**Job**
How many lines of the material below contain the string "passenger"? Reply with only the number.

**Dataset entries**

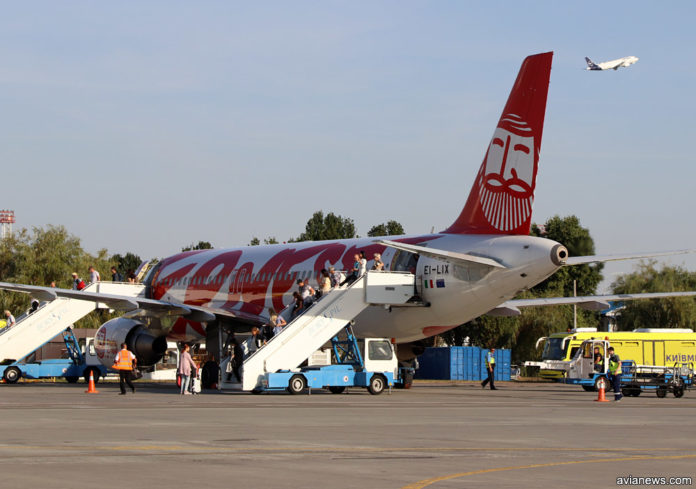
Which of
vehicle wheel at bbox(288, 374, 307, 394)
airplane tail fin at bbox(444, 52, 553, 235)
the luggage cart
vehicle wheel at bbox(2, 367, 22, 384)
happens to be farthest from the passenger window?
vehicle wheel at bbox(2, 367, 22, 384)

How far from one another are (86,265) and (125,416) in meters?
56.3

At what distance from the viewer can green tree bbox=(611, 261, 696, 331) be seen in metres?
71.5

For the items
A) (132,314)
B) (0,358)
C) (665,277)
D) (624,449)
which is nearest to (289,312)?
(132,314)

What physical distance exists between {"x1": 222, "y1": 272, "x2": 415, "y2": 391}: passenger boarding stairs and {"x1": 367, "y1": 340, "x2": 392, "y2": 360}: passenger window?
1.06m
---
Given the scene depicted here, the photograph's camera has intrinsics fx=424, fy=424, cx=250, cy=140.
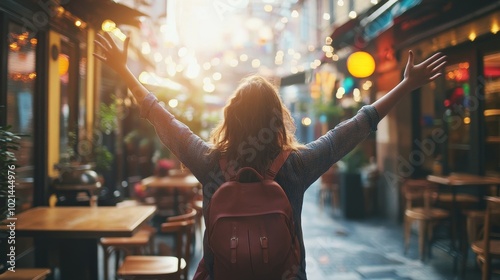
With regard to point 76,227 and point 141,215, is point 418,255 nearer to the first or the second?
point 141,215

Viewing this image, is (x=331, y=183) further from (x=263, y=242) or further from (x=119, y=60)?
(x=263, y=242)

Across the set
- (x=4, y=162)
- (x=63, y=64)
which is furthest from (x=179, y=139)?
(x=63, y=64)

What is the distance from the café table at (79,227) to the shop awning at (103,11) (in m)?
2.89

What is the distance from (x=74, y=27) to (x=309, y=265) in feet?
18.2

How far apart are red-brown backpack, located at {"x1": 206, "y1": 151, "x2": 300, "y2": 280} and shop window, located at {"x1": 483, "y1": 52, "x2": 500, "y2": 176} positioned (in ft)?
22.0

**The completed task**
2